━━━━━ Input records ━━━━━

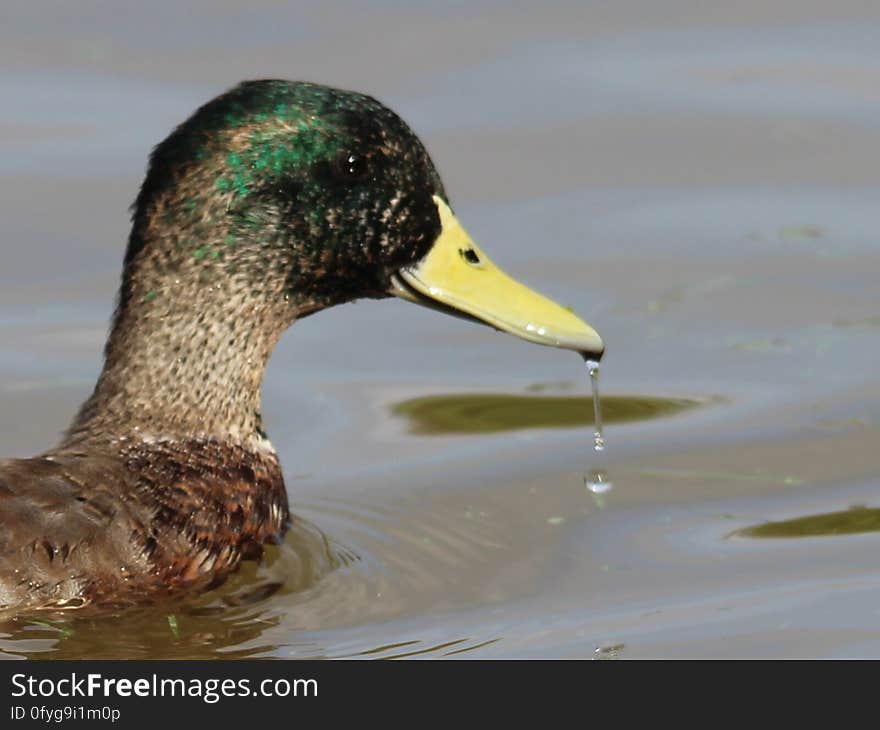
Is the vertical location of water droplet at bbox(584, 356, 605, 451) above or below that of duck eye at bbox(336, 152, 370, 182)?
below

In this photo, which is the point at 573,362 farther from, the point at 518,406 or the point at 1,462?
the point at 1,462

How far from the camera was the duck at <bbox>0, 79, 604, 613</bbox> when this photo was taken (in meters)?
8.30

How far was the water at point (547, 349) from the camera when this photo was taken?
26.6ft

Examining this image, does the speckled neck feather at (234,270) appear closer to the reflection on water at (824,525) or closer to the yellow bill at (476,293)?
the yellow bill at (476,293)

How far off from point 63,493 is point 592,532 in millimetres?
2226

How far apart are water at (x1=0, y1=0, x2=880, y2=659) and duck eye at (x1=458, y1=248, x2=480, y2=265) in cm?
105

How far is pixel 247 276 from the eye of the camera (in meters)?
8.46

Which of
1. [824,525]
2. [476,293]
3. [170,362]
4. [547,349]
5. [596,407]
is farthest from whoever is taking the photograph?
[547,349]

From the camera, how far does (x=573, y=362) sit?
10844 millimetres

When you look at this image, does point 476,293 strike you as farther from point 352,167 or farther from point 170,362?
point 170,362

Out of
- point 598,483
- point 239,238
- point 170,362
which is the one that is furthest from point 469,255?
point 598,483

━━━━━

Count the lines above that contain the word "image", treating uppercase and lowercase as different, and reply with the number only.

2